◆ DOCUMENT TEXT ◆
** Begin **
07.27.22 | Linda J. Rosenthal, JD

Our colleague and friend, Professor Brian Mittendorf, Ph.D, CPA, has important thoughts and cautionary advice on the widespread use by nonprofits of the “100 Percent Promise.”

What exactly is that? It’s the representation connected with fundraising appeals that all money collected will go to “programming….” What that means, and what the average donor expects it to signify, is a firm commitment that no amounts at all will be diverted from the direct conduct of the program or project described in the solicitation. There are no exceptions for “… new administrative staff, fundraising appeals, computer upgrades, or even donation processing support.”

Donors love it, of course; especially those “who want to make an impact.” They gobble it up. It’s a “simple-to-understand pledge” to “satisfy donors’ appetite for spending assurances.” Many nonprofits eagerly jump on the bandwagon; it’s a tempting way to draw in much-needed funding. And because so many organizations dive in feet first, the holdouts find themselves at a competitive disadvantage.

While there “are circumstances for which it is well suited,” writes the Fisher Designated Professor of Accounting at The Ohio State University in the prestigious Stanford Social Innovation Review (SSIR), it’s not a good fit for some – perhaps many – nonprofits. See Is the ‘100 Percent Promise’ Right for Your Nonprofit? (July 19, 2022).
** End **
◆ JOBS ◆
1 > Reproduce the passage on the nonprofit "100 Percent Promise" from "What exactly is" to "a competitive disadvantage.".
2 > Extend the article about the nonprofit "100 Percent Promise" past its last sentence.

◆ RECORDED INFORMATION ◆
** Begin **
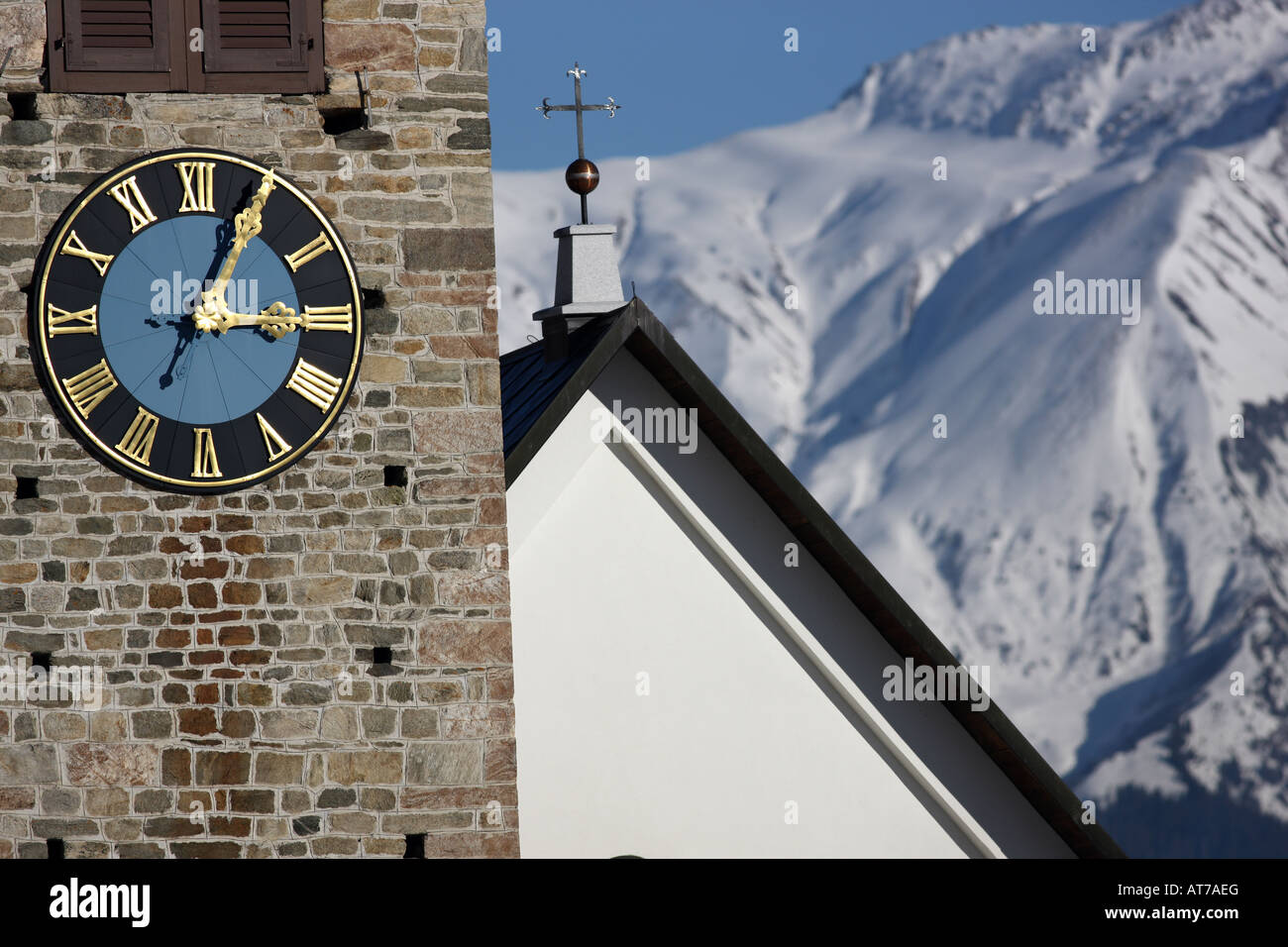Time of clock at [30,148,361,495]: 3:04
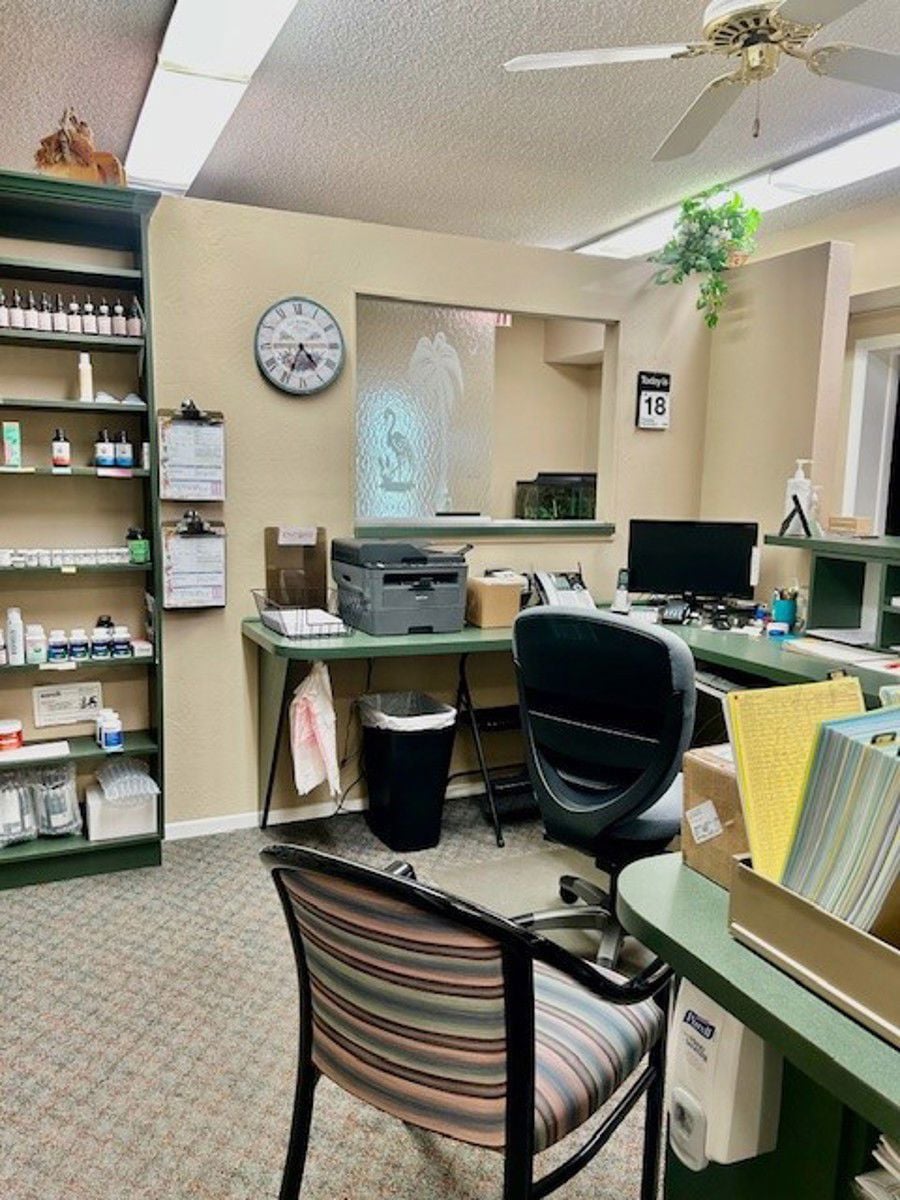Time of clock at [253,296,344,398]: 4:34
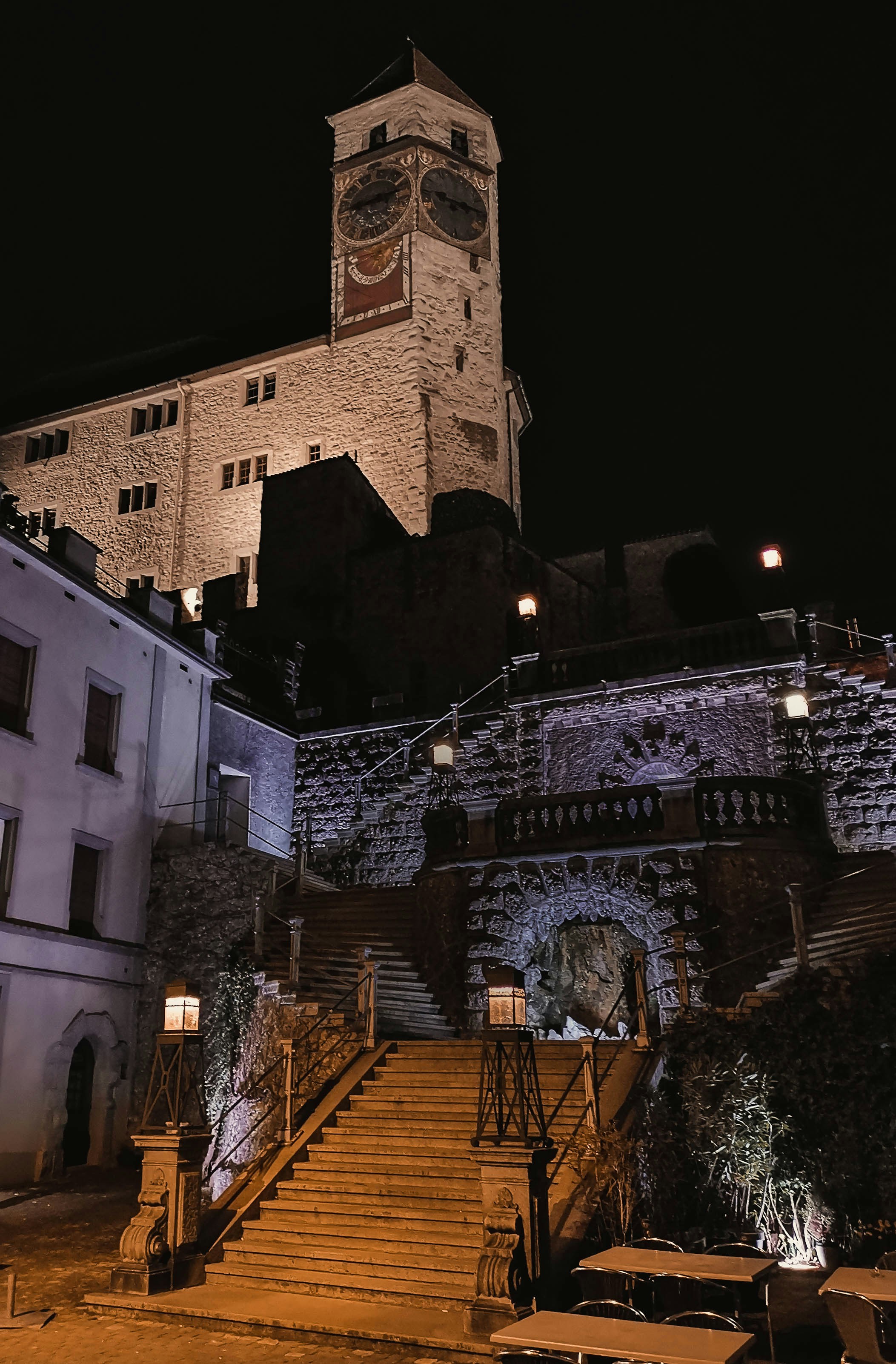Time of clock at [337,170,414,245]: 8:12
** End **
◆ RESULTS FOR THE EXERCISE ◆
1 >
What exactly is that? It’s the representation connected with fundraising appeals that all money collected will go to “programming….” What that means, and what the average donor expects it to signify, is a firm commitment that no amounts at all will be diverted from the direct conduct of the program or project described in the solicitation. There are no exceptions for “… new administrative staff, fundraising appeals, computer upgrades, or even donation processing support.”

Donors love it, of course; especially those “who want to make an impact.” They gobble it up. It’s a “simple-to-understand pledge” to “satisfy donors’ appetite for spending assurances.” Many nonprofits eagerly jump on the bandwagon; it’s a tempting way to draw in much-needed funding. And because so many organizations dive in feet first, the holdouts find themselves at a competitive disadvantage.

2 >
Dr. Mittendorf warns that the “100 Percent Promise” can and does sometimes – (perhaps often) – “become a source of frustration” particularly “when it is misunderstood by donors” as well as by the organizations.  The prevalence of this practice also has negative ripple effects throughout the nonprofit sector. It leads to the perpetuation of the troublesome “Overhead Myth”: the false notion that nonprofit organizations can run on fumes without paying for their staff, infrastructure, and operations.

We all know they cannot.

The Overhead Myth

We’ve been yammering on for ages about the Overhead Myth and its ideological parent, The Starvation Cycle. See, for example: Are Funders Ready To Throw The Overhead Myth Overboard? (January 16, 2019).

In a nutshell: It was in the pages of the Stanford Social Innovation Review itself, back in 2009, that Ann Goggins Gregory and Don Howard published a landmark article: The Nonprofit Starvation Cycle. “It was a forceful articulation of the reality that it takes money to achieve charitable purposes. Nonprofits should be allowed to spend enough in overhead (including salaries) to avoid continually being in dire financial straits.”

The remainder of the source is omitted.